- [抜粋]:
# # # # #
愛知県蒲郡市、竹島へと渡る竹島橋のたもと、竹島園地横にあるお洒落な洋館が海辺の文学記念館。蒲郡は景勝地で雨が少ない(雨天日数は8%程度)ことから、保養地としても注目され、とくに大正・昭和期には多くの文化人が集う場になりました。こうした文人たちの足跡を展示した記念館で、無料で見学ができます。

常磐館文化を今に伝えるミュージアム

名古屋の繊維問屋滝兵(現・タキヒヨー)5代目・滝信四郎が明治45年に「料理旅館 常磐館」(後の蒲郡ホテル、現・蒲郡クラシックホテル)を創業、その眺めが格別だったことから、大正11年、菊池寛の作品『火華』(大阪毎日新聞に連載)に常磐館が取り上げられ、志賀直哉、谷崎潤一郎、山本有三、川端康成、井上靖など文人たちが訪れるようになったのです。
# # # # #
[画像に基づく空間推論データ]
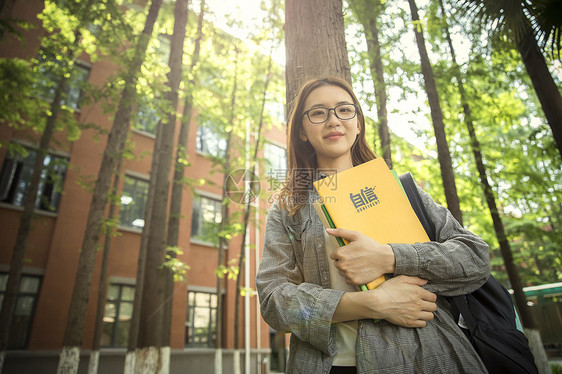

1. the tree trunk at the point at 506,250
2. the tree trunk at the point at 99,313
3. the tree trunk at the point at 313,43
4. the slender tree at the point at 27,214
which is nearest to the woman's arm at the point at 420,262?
the tree trunk at the point at 313,43

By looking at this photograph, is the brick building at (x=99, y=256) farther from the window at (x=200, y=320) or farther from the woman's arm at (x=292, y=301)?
the woman's arm at (x=292, y=301)

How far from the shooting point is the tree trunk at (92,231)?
585 cm

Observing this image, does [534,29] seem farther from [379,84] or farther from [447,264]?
[447,264]

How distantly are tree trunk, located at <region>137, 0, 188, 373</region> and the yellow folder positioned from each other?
22.2ft

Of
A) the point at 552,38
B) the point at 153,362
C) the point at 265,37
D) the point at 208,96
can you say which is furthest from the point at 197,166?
the point at 552,38

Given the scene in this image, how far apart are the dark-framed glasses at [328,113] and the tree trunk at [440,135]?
471cm

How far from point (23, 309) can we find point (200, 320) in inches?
243

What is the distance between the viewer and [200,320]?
44.4 feet

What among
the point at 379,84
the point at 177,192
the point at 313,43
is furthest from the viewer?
the point at 177,192

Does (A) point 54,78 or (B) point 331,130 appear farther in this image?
(A) point 54,78

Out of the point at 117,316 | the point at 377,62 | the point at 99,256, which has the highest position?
the point at 377,62

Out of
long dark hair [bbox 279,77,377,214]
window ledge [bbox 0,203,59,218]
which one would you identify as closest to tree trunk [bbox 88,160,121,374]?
window ledge [bbox 0,203,59,218]

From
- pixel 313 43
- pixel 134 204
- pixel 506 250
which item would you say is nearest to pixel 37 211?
pixel 134 204

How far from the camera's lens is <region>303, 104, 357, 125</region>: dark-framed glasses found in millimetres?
1699
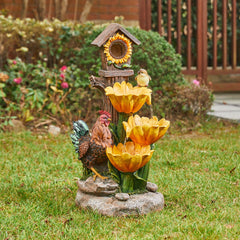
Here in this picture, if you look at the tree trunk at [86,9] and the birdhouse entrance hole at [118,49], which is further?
the tree trunk at [86,9]

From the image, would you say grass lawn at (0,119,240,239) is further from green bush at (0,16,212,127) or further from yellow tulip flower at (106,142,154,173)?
green bush at (0,16,212,127)

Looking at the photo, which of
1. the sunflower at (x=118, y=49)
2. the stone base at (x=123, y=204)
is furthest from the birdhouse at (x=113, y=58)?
the stone base at (x=123, y=204)

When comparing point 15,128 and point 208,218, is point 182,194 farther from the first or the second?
point 15,128

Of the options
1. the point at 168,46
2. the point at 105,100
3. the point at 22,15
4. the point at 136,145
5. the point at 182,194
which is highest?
the point at 22,15

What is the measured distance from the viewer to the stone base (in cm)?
319

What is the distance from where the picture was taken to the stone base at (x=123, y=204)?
3.19 metres

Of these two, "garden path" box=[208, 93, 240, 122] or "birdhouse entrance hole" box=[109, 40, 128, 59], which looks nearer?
"birdhouse entrance hole" box=[109, 40, 128, 59]

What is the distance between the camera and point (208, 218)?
312cm

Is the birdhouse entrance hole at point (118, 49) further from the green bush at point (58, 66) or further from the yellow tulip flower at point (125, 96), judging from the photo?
the green bush at point (58, 66)

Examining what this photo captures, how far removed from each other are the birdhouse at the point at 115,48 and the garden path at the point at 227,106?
3653 mm

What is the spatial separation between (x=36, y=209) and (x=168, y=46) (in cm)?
406

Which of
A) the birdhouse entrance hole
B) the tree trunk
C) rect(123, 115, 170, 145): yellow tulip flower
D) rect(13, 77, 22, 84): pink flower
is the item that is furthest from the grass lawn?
the tree trunk

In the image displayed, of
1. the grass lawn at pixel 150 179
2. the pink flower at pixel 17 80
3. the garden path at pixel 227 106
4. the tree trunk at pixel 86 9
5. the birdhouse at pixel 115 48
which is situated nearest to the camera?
the grass lawn at pixel 150 179

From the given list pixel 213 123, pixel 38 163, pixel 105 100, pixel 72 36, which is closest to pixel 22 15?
pixel 72 36
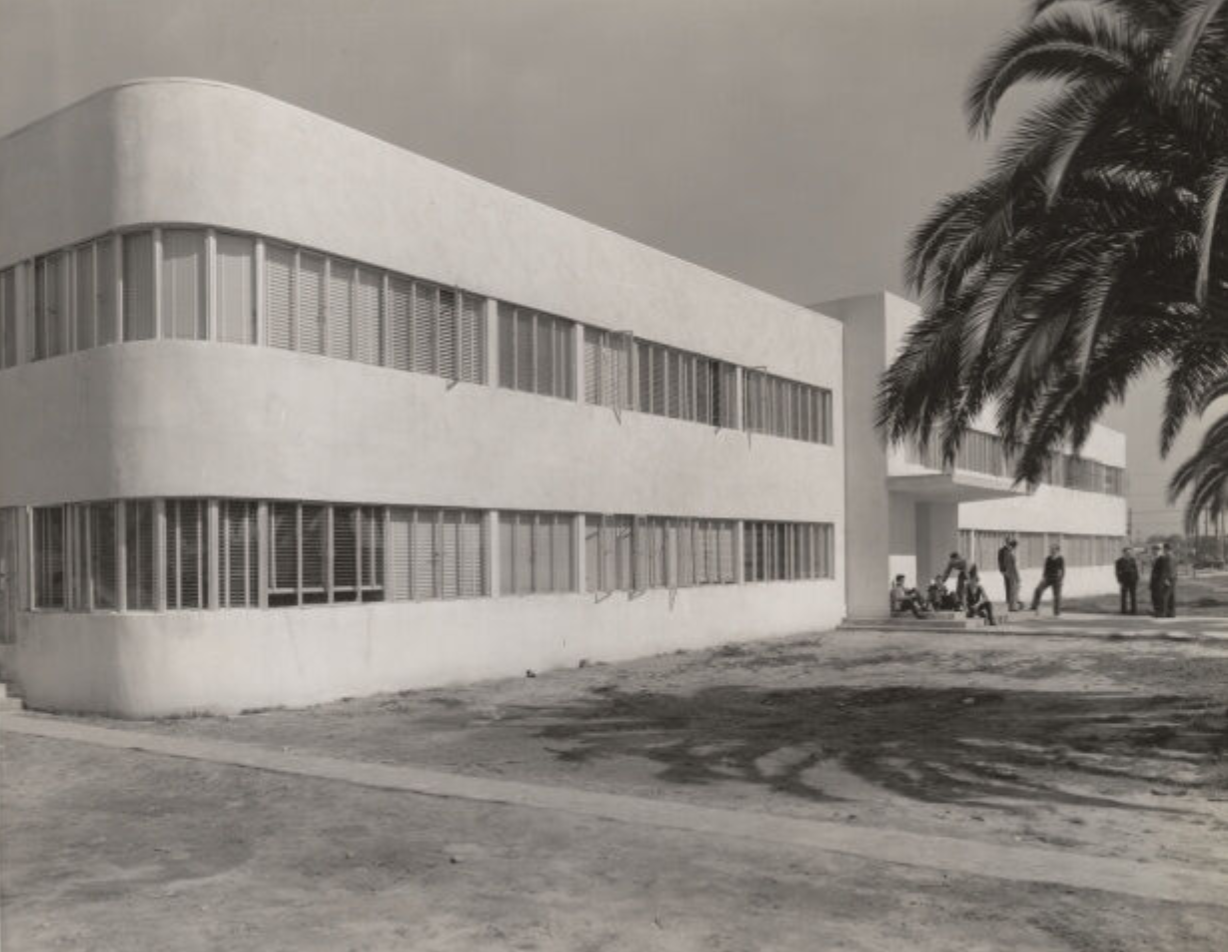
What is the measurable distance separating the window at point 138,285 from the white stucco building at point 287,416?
37 mm

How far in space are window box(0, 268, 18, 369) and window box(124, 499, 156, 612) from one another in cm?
366

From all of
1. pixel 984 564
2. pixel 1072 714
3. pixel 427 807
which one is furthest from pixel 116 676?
pixel 984 564

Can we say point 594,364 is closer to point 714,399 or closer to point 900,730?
point 714,399

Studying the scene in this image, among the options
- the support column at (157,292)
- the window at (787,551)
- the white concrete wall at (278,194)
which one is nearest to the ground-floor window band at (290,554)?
the support column at (157,292)

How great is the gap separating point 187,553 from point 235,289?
10.9 feet

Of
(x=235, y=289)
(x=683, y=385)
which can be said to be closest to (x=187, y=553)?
(x=235, y=289)

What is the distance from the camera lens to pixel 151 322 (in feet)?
49.5

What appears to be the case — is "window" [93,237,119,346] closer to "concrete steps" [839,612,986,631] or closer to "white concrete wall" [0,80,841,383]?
"white concrete wall" [0,80,841,383]

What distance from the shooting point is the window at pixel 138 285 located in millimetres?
15148

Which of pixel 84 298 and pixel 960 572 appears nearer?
pixel 84 298

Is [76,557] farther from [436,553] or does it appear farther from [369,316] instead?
[369,316]

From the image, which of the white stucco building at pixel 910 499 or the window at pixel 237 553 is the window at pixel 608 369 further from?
the window at pixel 237 553

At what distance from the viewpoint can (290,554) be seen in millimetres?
15688

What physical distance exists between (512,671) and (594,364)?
5.80m
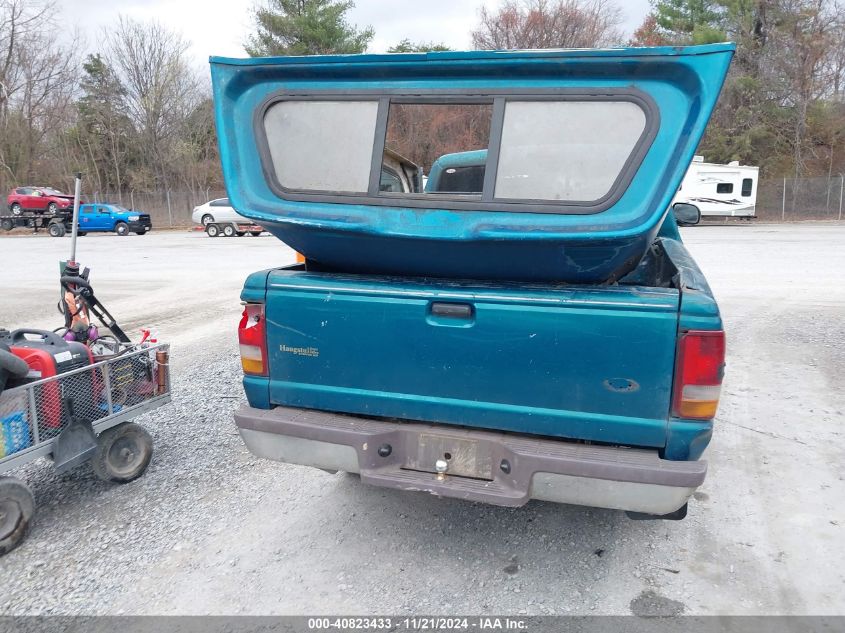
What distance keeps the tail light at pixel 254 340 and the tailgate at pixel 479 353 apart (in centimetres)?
6

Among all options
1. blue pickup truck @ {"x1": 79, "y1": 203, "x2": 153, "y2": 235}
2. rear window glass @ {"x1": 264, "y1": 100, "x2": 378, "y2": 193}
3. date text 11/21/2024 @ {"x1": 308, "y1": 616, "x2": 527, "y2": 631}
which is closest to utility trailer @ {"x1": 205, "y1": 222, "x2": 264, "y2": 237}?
blue pickup truck @ {"x1": 79, "y1": 203, "x2": 153, "y2": 235}

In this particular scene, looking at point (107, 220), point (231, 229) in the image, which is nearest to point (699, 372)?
point (231, 229)

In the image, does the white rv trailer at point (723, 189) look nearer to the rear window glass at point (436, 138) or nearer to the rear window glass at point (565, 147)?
the rear window glass at point (436, 138)

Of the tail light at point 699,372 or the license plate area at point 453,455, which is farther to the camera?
the license plate area at point 453,455

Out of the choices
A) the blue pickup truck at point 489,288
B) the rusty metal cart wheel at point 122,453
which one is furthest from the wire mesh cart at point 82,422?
the blue pickup truck at point 489,288

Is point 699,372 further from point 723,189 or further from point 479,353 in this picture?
point 723,189

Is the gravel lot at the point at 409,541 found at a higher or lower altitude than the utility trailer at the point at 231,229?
lower

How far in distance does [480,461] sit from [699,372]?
3.29ft

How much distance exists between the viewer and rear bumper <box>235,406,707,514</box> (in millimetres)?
2477

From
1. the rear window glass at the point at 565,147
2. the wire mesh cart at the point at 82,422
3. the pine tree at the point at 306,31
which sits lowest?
the wire mesh cart at the point at 82,422

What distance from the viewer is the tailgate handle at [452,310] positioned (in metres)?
2.69

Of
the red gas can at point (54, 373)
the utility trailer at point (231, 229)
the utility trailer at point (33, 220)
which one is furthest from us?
the utility trailer at point (33, 220)

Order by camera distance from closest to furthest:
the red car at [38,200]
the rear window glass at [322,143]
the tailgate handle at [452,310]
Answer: the tailgate handle at [452,310] → the rear window glass at [322,143] → the red car at [38,200]

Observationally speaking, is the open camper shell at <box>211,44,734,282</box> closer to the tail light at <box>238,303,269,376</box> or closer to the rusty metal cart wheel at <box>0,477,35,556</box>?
the tail light at <box>238,303,269,376</box>
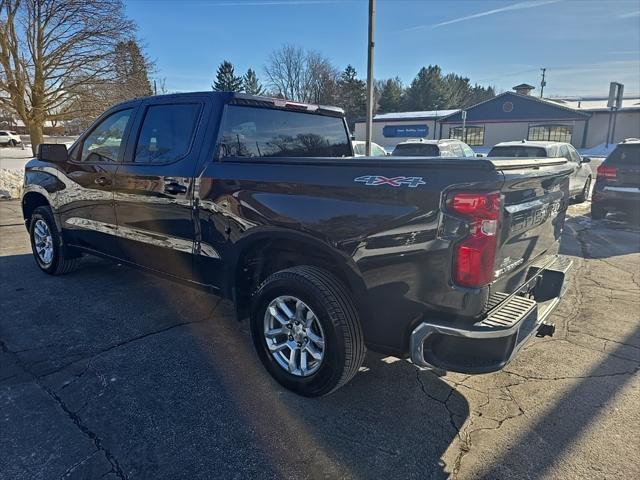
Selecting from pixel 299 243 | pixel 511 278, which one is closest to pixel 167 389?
pixel 299 243

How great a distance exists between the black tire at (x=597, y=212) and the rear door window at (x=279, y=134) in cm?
685

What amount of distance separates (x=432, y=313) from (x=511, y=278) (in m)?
0.64

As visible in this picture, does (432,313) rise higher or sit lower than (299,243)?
lower

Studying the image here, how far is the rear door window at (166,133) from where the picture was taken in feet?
11.6

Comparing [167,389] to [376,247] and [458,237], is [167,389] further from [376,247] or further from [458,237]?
[458,237]

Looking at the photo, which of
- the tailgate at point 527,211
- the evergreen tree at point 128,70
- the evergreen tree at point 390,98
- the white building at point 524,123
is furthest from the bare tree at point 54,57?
the evergreen tree at point 390,98

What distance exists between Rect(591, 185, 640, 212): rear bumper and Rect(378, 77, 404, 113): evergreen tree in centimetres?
6260

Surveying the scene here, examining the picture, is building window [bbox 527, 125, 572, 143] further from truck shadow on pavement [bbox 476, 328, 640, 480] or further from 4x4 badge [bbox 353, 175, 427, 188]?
4x4 badge [bbox 353, 175, 427, 188]

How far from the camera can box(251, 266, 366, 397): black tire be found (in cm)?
264

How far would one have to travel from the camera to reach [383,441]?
255 centimetres

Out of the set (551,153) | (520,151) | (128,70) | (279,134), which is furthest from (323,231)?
(128,70)

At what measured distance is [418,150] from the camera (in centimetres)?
1197

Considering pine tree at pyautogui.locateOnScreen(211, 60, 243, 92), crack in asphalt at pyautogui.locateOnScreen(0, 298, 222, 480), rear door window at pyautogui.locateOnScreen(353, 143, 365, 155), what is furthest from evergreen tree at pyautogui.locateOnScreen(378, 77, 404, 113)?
crack in asphalt at pyautogui.locateOnScreen(0, 298, 222, 480)

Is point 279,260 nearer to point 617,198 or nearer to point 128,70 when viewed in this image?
point 617,198
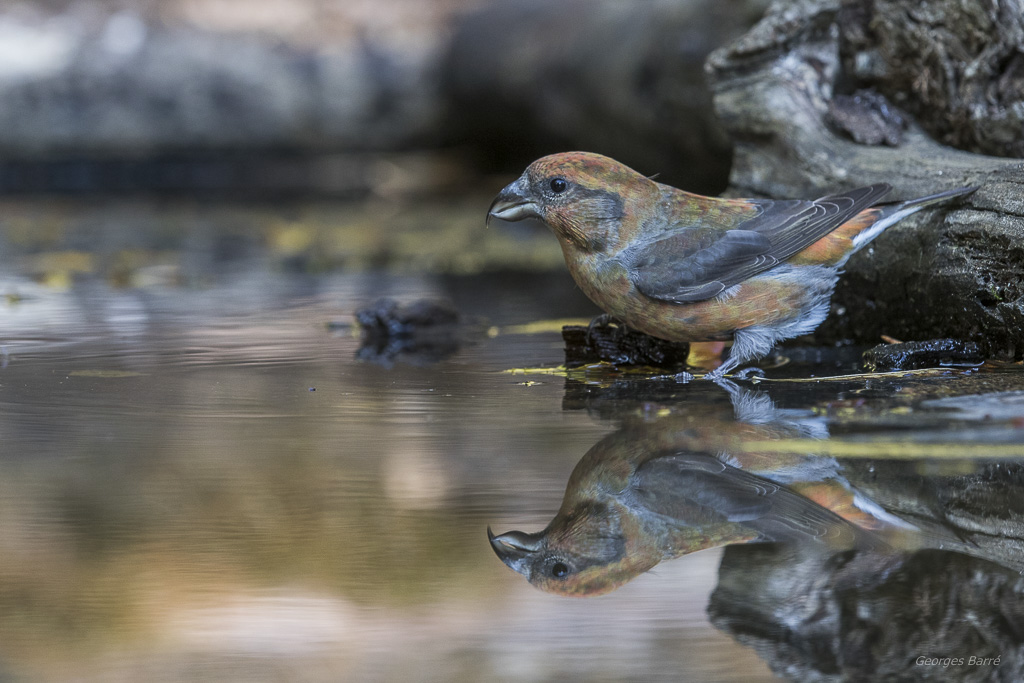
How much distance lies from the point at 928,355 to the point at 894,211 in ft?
1.86

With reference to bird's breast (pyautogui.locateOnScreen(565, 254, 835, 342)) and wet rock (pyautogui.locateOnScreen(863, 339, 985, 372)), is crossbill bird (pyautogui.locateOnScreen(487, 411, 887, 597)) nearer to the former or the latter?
bird's breast (pyautogui.locateOnScreen(565, 254, 835, 342))

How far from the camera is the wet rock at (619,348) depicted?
Answer: 456cm

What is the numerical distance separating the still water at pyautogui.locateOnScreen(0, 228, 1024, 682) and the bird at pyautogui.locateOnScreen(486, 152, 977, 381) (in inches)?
10.5

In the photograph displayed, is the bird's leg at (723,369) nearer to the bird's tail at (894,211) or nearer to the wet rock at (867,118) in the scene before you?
the bird's tail at (894,211)

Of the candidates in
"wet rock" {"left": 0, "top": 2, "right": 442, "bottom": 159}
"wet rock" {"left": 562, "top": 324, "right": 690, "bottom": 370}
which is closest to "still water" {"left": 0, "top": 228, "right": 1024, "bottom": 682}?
"wet rock" {"left": 562, "top": 324, "right": 690, "bottom": 370}

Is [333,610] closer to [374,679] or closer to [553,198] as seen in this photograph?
[374,679]

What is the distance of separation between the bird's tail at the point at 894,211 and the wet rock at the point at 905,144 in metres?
0.07

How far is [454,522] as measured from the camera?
2.64 m

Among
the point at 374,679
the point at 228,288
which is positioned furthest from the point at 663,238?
the point at 228,288

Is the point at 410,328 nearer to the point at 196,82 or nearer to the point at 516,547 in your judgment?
the point at 516,547

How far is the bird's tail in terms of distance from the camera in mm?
4250

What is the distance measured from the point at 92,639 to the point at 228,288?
5.11m

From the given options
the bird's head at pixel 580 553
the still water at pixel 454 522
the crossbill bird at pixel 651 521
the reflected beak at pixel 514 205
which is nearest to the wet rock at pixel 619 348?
the still water at pixel 454 522

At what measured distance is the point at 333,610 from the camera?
7.11 ft
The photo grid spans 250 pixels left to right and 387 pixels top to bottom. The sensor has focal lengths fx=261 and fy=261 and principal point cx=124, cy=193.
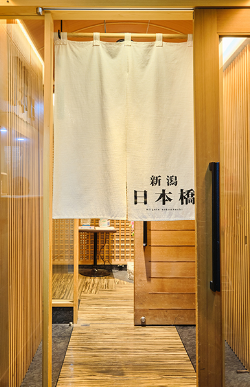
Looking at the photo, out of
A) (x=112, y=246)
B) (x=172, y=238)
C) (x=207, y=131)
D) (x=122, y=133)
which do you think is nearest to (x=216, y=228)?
(x=207, y=131)

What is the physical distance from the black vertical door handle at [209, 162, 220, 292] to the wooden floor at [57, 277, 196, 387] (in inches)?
47.3

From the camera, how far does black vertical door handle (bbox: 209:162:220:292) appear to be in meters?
1.67

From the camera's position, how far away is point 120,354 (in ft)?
8.70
# # # # #
- [課題の目的]: 上にある海辺の文学記念館を紹介する文章の続きを、最後の文の後から書いてください。

- [出力]:
「蒲郡の海! それは、瀬戸内海の海のやうに静かだ。低い山脈に囲まれ、その一角が僅かに断(たゝ)れて、伊勢湾に続いて居る。風が立つても、白い波頭が騒ぐ丈(だけ)で、岸を打つ怒濤は寄せては来ない」(『火華』より)

昭和9年3月1日には、滝信四郎の寄付金10万円、大蔵省30万円の出資で蒲郡ホテル(現・蒲郡クラシックホテル)が創業(国際リゾートとしてのホテルが建築されたのも、常磐館に「紳士淑女」が集まっていたから)。
昭和12年には海岸に竹島館(大衆旅館)が新築されています。

山本有三は昭和5年に、静養地として蒲郡を訪れています。
昭和24年に発表された小説『無事の人』には、「目の前には、緑の海が美しく広がっていた。遠くに、かすみのように、淡くたなびいて見えるのは、このうち海を抱いている渥美半島であろう。あちこちに、いくつも島がちらばっている。近くには、竹島がくっきりと姿をあらわしていた」と記されています。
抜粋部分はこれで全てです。